One of the crew died when he jumped from the airship too early as it made its graceful descent into the water, slamming into the ocean surface. The other died when he decided to try and swim back into the wreckage to carry some personal belongings.

This past Tuesday, the Naval History and Heritage Command, National Oceanic and Atmospheric Administration, and a bunch of non-profits all got together to explore the final resting spot of the Macon once more, using a few underwater remotely operated vehicles.

Bruce Terrell, chief archaeologist and historian at NOAA’s Office of National Marine Sanctuaries’ Maritime Heritage Program, told USNI that the main goals of the expedition were to simply understand the past:

“We want to know basically what’s there, identify objects, things like that. We want to know how it wrecked, how all that happened,” he said.

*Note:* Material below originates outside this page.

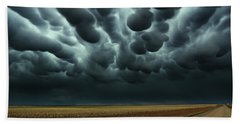 Under A Mammatus Sky Bath Towel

“But then we want to understand the more human story. Now with Macon, there were two losses, a radioman and a steward; we know the radioman jumped from too high and broke his back, so they may have recovered his remains. But the steward ran back into the galley and was never seen again, so we may have a military grave there. But then the other human question we want to answer is, since there were people onboard, we want to know basically how the workspaces were arranged on Macon, how this big complex ship in the sky actually operated – how they interacted with each other, how they communicated, what kind of personal effects may have been onboard. We know we’ve got a lot of the galley there, it would be interesting to know how they cooked and ate their food up there in the sky.”

The site was last explored in 2006, and in the intervening years it has deteriorated quite a bit. For example, here’s what remains of one of the Sparrowhawks:

As you can see, it’s a bit worse for the wear.

But that doesn’t make it any less neat!